The "Day of Open Mosques" has taken place since 1997 on the Day of German Unity – Germany's national holiday. The date was deliberately chosen to express Muslims' connection to the German people and how they consider themselves part of German Unity, the Central Council of Muslims explains. About 100,000 visitors are expected – here, some are seen standing in front of Berlin's Sehitlik Mosque.

Open house at Germany's mosques

Mosques for all

On this day, Muslim communities want to give visitors an understanding of Islam, so where better than an actual mosque? Far more than just places for prayer, mosques also serve as gathering points for creating community and social interaction. The word "mosque" derives from the Arabic word "majid," which means "place for prostration in prayer."

Open house at Germany's mosques

Rituals and rules

Part of getting to know Islam is becoming familiar with its rituals and rules. One initial ritual before entering the mosque involves removing one's shoes before entering the prayer room. There is a focus on cleanliness and purification: before each prayer, Muslims carry out a ritual ablution. Because worshipers touch the prayer rug with their foreheads, the carpets must always be clean too.

Open house at Germany's mosques

Architecture and history

Most mosques offer guided tours, as seen above with this mosque in Hürth near Cologne. Here, visitors can get a picture of Islamic architecture, history and day-to-day life in a mosque, and hence understand more about how Islamic communities in Germany gather and build community.

Open house at Germany's mosques

Sharing spirit

The Merkez mosque in Duisburg, opened in 2008, is the largest mosque in Germany. Integration work is one of the focal points for Duisburg's Muslim community. Besides guided tours through the mosque, visitors get the chance to attend noon and afternoon prayers. Afterwards, visitors are invited for a cup of tea.

Open house at Germany's mosques

Sharing salah

Experiencing an Islamic prayer is one point of the agenda for the October 3 event. But the actual area for prayers is off-limits for visitors. As can be seen in the Sehitlik mosque here, visitors listen to prayers from a grandstand. The word for prayer in Arabic is "salah" or "salat," which literally means "connection to God."

Open house at Germany's mosques

Misbaha and rosary

This boy was given a chain with prayer beads during the Day of Open Mosques at the Frankfurt. The faithful move the beads through their fingers to repeat prayers and chants, just as is done in Christendom and Buddhism. This chain, consisting of at least 33 beads, is called "tasbih" or "misbaha" in Islam. The beads prove to be useful when reciting Allah's 99 names.
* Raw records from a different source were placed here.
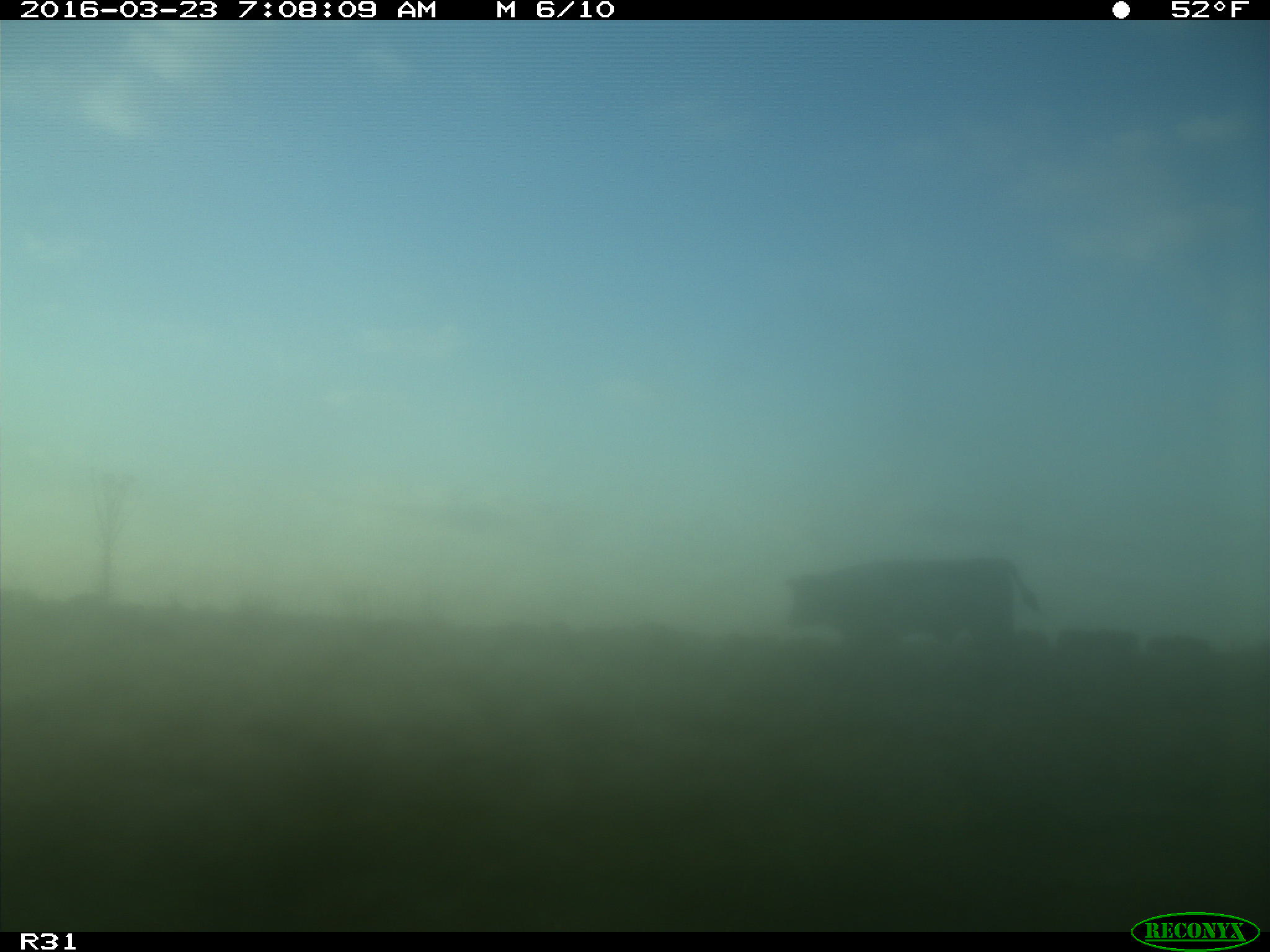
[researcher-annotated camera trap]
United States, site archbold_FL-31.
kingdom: Animalia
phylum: Chordata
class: Mammalia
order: Artiodactyla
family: Bovidae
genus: Bos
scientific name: Bos taurus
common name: domestic cow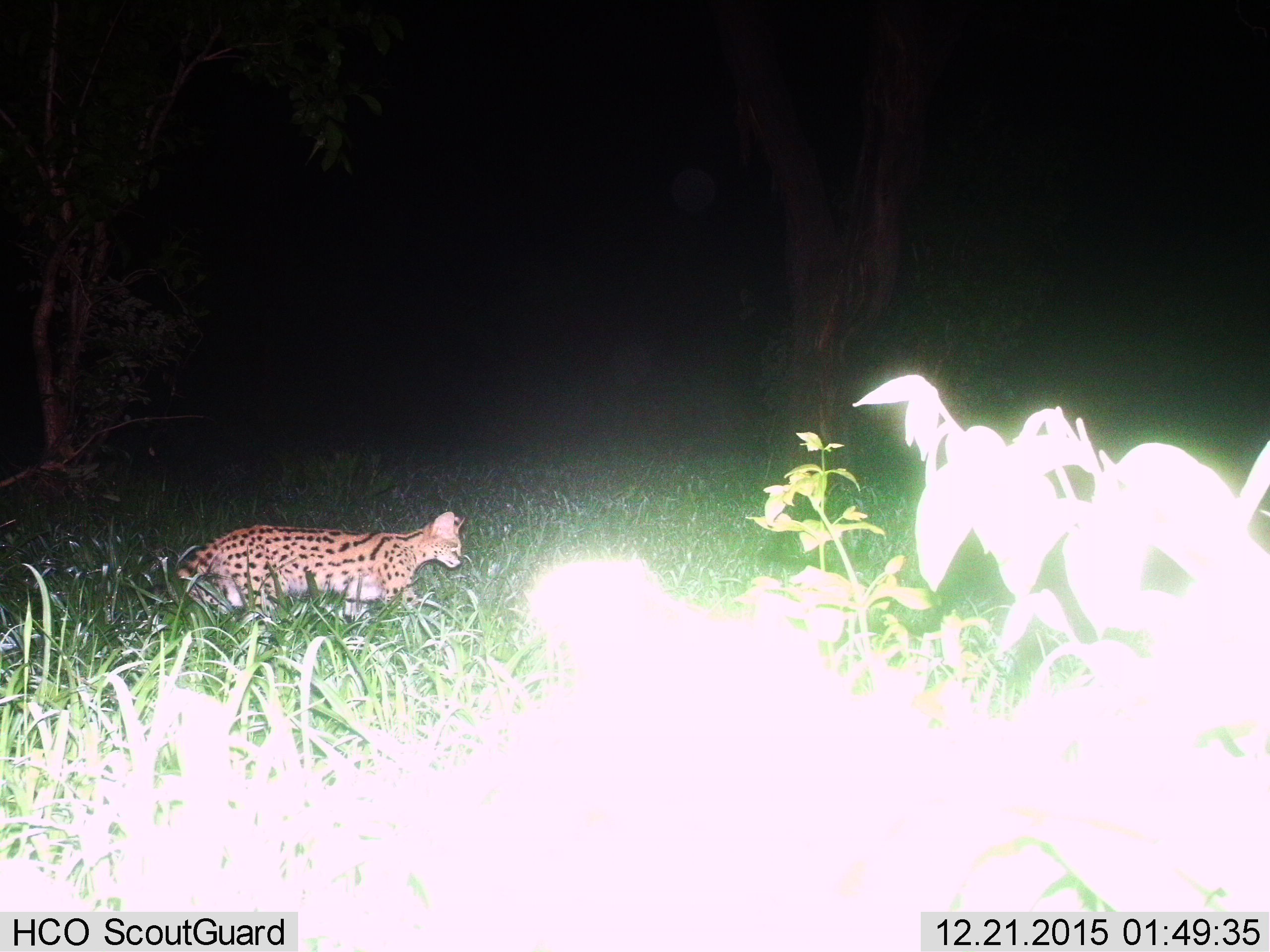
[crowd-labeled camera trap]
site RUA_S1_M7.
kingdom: Animalia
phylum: Chordata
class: Mammalia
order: Carnivora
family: Felidae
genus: Leptailurus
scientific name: Leptailurus serval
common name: serval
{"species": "serval (Leptailurus serval)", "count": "1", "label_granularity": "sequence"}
Open house at Germany's mosques

Intercultural dialogue

Mosques in Germany open their doors for cultural understanding on other occasions, too. For instance, during the German Catholic Convention, Catholic nuns take part in guided tours, as seen here in the Yavuz Sultan Selim Mosque in Mannheim. Such occasions offer an opportunity for Catholicism and Islam to cultivate a close relationship.

Open house at Germany's mosques

Breaking down prejudices

Mosques in Dresden invite visitors to cultural exchange as well. The Al-Mostafa mosque has already published a schedule of events: there will be lectures held by the imam about Islam, the Prophet Muhammad and the Koran, as well as conversation hours to share refreshments, learn and discuss. In a city where the Islamophobic PEGIDA group made headlines, this offering is especially important.